Actress Erin Darke, who's set to appear in the film "Summer '03" in September, has made a name for herself by picking exciting, female-led projects. She's been in groundbreaking TV shows like "Dietland," "Good Girls Revolt" and "The Marvelous Mrs. Maisel," each of which tackle female empowerment, body image, equal pay and other issues in a unique way. As part of TODAY Style's "Why I Love My" series, she shares her own journey to body acceptance (despite Hollywood pressure) and why "fat" shouldn't be a bad word.
I love my shoulders, which have occasionally been referred to by strangers as "broad." That's not always what you want to hear as a lady, but I was a swimmer growing up and being a lifeguard was how I supported myself through college. I like to believe that I was good at that because I have these, I guess, masculine, broad shoulders.
Watching the Olympics and seeing swimmers helped me realize, like, "Yeah, that's cool." If I have, I mean, not that body, but anywhere close to that body, I'm going to be happy about it.
I don't think women are discouraged from being athletic, necessarily, but I think there's a very specific type of athleticism. Like, you're supposed to work out to have a Barbie body but you're somehow not supposed to look strong. Whereas, I think muscles on women are so sexy. I work out for the feeling of being strong. I think looking strong is so cool.
I was so excited when I first read the blurb about (my TV show) "Dietland" because I do feel like body image is talked about more than it used to be, but it's still such an issue.
The last few shows I've done, particularly "Good Girls Revolt," have impacted me a lot. We were shooting that series while the election was happening. After the election and the experience of having lived in that time period (the show is set in the late '60s to early '70s) for four months, I realized that, unfortunately, not that much had changed.
I hope that women watch these shows and go easier on both other women and themselves. I think we spend a lot of time beating ourselves up and then a lot of time beating up other women because it makes us feel better about ourselves.
I hope that people just spend more time listening, particularly to other women and the experiences of other women who may be a different race, from a different country or a different shape. It's so easy to get involved in our own bubble of oppression that we forget about the oppression of others. More than anything, working on all of these shows has taught me to be a better listener and, with that, a better ally.
Working on "Dietland," I realized that I don't think I've been a great ally to fat women. When I was getting to know (my co-star) Joy (Nash), I found myself resistant to using the word "fat" even though that was how she referred to herself. I had been taught my whole life that that was a bad word.
And then I had a moment where I was, like, "Why? Why is that a bad word? If it's just a factual explanation of how someone looks, why is it a bad word? It's only a bad word if we make it one."
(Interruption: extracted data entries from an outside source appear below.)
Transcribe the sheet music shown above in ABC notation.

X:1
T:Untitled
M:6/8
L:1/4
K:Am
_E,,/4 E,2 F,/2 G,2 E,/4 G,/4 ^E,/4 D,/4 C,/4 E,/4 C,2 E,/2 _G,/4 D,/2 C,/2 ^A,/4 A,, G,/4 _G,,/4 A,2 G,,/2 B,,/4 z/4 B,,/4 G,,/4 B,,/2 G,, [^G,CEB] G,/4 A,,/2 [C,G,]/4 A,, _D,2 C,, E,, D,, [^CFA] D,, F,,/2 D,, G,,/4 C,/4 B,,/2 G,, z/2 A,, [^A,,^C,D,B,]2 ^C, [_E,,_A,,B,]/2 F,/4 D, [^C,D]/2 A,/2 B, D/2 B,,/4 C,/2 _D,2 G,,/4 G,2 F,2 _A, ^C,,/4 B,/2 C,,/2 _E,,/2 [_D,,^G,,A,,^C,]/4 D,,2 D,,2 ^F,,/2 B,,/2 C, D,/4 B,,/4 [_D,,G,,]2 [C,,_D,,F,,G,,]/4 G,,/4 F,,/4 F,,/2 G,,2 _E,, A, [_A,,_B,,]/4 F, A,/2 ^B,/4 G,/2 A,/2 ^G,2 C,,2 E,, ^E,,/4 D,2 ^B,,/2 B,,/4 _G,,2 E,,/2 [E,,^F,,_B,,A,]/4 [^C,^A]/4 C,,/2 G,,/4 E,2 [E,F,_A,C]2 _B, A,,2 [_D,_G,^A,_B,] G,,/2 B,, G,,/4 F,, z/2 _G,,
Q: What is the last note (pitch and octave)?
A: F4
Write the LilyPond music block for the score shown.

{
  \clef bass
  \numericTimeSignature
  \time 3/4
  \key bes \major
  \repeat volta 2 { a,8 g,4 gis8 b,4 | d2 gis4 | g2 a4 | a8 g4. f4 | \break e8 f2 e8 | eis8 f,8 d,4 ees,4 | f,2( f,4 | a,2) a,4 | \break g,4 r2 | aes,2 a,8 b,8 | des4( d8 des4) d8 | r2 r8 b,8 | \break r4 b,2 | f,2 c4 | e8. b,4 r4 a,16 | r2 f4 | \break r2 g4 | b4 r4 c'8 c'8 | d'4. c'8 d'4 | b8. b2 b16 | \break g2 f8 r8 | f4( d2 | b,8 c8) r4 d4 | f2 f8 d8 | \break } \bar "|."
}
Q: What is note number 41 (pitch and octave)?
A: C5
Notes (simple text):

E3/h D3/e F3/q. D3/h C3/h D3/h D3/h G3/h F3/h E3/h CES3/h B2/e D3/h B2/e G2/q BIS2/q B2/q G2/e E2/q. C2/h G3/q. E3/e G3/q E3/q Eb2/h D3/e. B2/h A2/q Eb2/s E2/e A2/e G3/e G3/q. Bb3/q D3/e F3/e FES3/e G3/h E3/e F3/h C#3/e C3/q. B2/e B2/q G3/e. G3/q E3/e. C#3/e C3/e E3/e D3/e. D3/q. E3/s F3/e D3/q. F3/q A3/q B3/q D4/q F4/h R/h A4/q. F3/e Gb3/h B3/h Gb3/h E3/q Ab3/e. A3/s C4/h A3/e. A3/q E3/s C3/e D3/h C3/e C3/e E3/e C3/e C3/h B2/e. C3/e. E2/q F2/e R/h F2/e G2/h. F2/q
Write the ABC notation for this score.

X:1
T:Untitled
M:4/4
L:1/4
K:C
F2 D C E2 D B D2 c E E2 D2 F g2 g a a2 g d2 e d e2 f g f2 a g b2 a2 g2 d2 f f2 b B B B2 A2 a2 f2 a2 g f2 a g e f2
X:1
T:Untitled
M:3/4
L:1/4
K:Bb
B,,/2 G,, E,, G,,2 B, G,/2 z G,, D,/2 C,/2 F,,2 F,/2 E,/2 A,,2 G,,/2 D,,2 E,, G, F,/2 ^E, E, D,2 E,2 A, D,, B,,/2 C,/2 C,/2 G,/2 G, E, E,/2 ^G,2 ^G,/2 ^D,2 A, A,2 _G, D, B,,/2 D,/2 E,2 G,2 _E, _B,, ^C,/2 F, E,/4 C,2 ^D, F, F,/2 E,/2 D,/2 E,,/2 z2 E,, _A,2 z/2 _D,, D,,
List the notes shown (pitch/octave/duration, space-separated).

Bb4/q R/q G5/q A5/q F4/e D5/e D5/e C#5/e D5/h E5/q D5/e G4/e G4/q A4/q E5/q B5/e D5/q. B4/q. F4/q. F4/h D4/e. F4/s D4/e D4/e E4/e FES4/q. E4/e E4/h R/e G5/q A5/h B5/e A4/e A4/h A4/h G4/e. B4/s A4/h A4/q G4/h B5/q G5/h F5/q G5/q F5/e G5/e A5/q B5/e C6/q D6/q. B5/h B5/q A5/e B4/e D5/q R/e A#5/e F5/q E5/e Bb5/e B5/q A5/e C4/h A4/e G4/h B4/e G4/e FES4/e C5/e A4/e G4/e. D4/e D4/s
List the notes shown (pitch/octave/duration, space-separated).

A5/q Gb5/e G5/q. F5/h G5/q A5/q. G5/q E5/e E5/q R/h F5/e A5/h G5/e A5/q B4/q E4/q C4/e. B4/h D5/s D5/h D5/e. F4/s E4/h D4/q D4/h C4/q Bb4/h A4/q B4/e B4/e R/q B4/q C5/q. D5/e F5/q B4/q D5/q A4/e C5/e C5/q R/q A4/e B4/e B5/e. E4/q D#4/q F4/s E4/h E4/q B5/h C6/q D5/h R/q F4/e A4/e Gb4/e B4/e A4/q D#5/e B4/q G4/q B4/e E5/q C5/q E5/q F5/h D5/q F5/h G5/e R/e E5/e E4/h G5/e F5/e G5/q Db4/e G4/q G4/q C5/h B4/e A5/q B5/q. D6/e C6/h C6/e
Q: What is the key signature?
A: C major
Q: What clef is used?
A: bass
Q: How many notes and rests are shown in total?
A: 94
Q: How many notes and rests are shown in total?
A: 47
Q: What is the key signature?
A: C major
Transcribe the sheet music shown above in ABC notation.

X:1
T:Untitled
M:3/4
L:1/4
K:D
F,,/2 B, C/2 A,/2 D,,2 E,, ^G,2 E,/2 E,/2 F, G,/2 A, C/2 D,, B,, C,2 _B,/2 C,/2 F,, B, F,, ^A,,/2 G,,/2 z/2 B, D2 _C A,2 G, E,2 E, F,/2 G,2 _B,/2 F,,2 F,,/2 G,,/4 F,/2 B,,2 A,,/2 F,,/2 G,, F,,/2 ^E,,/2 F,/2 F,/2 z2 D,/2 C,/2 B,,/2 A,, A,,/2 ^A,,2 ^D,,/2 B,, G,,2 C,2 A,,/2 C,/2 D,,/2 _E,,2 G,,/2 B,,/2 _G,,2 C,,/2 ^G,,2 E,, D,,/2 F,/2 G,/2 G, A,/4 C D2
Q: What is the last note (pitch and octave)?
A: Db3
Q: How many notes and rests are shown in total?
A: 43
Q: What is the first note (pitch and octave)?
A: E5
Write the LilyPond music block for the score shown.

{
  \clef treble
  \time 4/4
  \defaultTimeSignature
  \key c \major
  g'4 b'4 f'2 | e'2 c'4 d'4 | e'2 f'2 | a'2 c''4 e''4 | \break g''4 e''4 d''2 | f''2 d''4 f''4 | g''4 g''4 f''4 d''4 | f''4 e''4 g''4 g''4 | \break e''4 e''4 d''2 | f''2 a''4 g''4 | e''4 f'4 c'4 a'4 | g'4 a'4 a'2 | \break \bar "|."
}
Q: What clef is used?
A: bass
The hardest part of the entertainment industry is not letting rejection get to you. Not taking it personally. And, as a woman, not letting it reflect on your self-worth — especially physically.
I have had experiences where I felt pressure to look a certain way, certainly. I lost about 30 pounds seven or eight years ago after three different people in the industry told me that I needed to lose weight. One of them was very mean and two of them were actually kind people who wanted the best for me. They were trying to say, "I don't agree with this, but the way this industry is, you will work more if you lose weight." And it's sh***y, but I did it and I worked more and it sucks.
I lost weight through dieting. Through, like, crazy dieting. I don't recommend it. It's horrible. I just looked smaller, but not strong. I was smaller but weaker — probably because I'd been eating 500 calories a day for a year.
Now, the thing that makes me feel most confident is working out. Just feeling strong, like being able to do seven push-ups instead of six push-ups. It just makes me feel in touch with my body in a way that maybe I didn't when I was younger.
I like to believe the industry is changing. but it's changing in small baby steps. Really, really small baby steps. I still will have a day where I'm feeling fine about myself and then turn on one movie and every girl in it is a size zero with boobs. It just brings me back to every time I walked into a room and that's what every other person in the audition looked like.
I think the only people who can change the status quo are people who watch things and just having more women in higher positions. I think women see the beauty in other women more than dudes who feel like there's a particular image they're supposed to desire.
As told to TODAY's Emily Sher. This story has been edited and condensed for clarity.